Emulating their philanthropy towards the Charter School, the shop is currently donating unused prom dresses to the teen program at Oasis. The bridal dresses, originally used as samples, are donated to the shop by Something Special Bridals.
“It’s really nice to know that we took in, one way or another, a donation or something equivalent and we can give ‘X’ amount of dollars to other organizations,” Waller-Robertson said. “Our giving back is not just the dollars we give to the PTO, it’s how many thousands of dollars we collect from people that don’t know what to do with their items and we turn it around and give it to other organizations.”

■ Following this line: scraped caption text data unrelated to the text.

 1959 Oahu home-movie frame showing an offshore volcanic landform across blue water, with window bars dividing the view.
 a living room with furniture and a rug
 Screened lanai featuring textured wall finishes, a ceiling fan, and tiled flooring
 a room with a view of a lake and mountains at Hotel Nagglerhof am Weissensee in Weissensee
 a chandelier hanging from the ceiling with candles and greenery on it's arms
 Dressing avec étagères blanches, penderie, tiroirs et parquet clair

The Economy Shop has received much appreciation from the beneficiaries of their good will, some even in the form of letters. One of which was from a sixth grader in a neighboring city. The colorfully scribbled letter described with excitement that the first book she had ever owned in her entire life was donated by The Economy Shop to her classroom.
“Everybody is very grateful and they look forward to whatever we can give them,” Arnone said. “Even though the by-laws are that the schools should make profit, we’ve always had an underlying interest to make sure that charity was also part of the shop.”
Arnone fears that the charitable nature of The Economy Shop towards its extended community goes unnoticed.
“I want people to know that it’s not just us and we need to help everybody else around who need it. Sometimes people need help and that’s what friendship should be,” Arnone said. “If you help one kid you could change their life around. I think all kids are kids. It takes a village to raise a kid and I think that’s what the shop is all about.”